Provided material —

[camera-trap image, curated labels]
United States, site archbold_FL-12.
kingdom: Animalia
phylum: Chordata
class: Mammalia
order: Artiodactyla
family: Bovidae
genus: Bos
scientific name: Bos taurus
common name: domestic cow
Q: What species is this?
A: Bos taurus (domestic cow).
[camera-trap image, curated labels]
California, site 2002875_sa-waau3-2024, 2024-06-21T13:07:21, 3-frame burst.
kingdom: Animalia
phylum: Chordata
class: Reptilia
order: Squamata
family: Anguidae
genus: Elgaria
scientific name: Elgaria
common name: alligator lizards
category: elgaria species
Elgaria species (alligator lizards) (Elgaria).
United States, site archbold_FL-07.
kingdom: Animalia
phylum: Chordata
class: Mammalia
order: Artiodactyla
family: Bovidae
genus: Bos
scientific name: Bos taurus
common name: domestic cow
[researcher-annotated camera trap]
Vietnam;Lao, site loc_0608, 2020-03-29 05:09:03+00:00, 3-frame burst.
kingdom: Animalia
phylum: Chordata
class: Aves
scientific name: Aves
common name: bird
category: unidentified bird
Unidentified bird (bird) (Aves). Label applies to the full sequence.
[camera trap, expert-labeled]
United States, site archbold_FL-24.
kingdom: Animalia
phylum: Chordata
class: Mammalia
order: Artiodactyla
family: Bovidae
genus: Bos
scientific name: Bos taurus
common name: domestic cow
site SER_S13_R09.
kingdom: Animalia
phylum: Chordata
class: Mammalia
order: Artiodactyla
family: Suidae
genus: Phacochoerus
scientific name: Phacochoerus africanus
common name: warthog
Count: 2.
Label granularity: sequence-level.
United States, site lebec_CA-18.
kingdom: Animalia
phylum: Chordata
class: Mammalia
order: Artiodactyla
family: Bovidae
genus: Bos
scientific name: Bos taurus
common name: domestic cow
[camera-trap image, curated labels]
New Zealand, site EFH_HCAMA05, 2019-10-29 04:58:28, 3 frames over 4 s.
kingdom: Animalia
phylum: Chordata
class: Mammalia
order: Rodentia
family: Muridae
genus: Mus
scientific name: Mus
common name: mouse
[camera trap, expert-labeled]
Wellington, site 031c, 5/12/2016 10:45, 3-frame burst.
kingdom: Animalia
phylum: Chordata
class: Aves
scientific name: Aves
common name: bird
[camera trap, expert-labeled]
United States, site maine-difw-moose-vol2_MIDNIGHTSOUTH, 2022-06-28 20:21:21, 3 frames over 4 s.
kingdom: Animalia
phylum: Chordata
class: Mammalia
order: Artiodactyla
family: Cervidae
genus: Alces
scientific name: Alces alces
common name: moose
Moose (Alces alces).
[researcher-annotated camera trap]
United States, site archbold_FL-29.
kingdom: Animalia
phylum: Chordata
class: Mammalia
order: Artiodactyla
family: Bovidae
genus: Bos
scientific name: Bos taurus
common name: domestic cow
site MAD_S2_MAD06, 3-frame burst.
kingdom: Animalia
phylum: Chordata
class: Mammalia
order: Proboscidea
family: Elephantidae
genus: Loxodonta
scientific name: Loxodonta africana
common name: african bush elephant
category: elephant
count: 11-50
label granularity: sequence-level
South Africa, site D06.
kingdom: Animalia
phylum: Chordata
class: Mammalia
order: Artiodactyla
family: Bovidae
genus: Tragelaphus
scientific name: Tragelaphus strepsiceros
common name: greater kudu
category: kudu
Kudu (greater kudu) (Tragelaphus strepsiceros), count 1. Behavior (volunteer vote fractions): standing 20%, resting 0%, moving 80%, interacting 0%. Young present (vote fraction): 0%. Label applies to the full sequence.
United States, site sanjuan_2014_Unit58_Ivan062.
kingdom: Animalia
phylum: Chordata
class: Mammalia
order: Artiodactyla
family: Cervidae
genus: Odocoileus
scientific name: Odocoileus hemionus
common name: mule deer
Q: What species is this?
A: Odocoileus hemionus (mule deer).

About this task —
Take the listing above from its first line through the line containing "genus: Phacochoerus", and transcribe that stretch exactly, with no other lines.

Response to this exercise —
[camera-trap image, curated labels]
United States, site archbold_FL-12.
kingdom: Animalia
phylum: Chordata
class: Mammalia
order: Artiodactyla
family: Bovidae
genus: Bos
scientific name: Bos taurus
common name: domestic cow
Q: What species is this?
A: Bos taurus (domestic cow).
[camera-trap image, curated labels]
California, site 2002875_sa-waau3-2024, 2024-06-21T13:07:21, 3-frame burst.
kingdom: Animalia
phylum: Chordata
class: Reptilia
order: Squamata
family: Anguidae
genus: Elgaria
scientific name: Elgaria
common name: alligator lizards
category: elgaria species
Elgaria species (alligator lizards) (Elgaria).
United States, site archbold_FL-07.
kingdom: Animalia
phylum: Chordata
class: Mammalia
order: Artiodactyla
family: Bovidae
genus: Bos
scientific name: Bos taurus
common name: domestic cow
[researcher-annotated camera trap]
Vietnam;Lao, site loc_0608, 2020-03-29 05:09:03+00:00, 3-frame burst.
kingdom: Animalia
phylum: Chordata
class: Aves
scientific name: Aves
common name: bird
category: unidentified bird
Unidentified bird (bird) (Aves). Label applies to the full sequence.
[camera trap, expert-labeled]
United States, site archbold_FL-24.
kingdom: Animalia
phylum: Chordata
class: Mammalia
order: Artiodactyla
family: Bovidae
genus: Bos
scientific name: Bos taurus
common name: domestic cow
site SER_S13_R09.
kingdom: Animalia
phylum: Chordata
class: Mammalia
order: Artiodactyla
family: Suidae
genus: Phacochoerus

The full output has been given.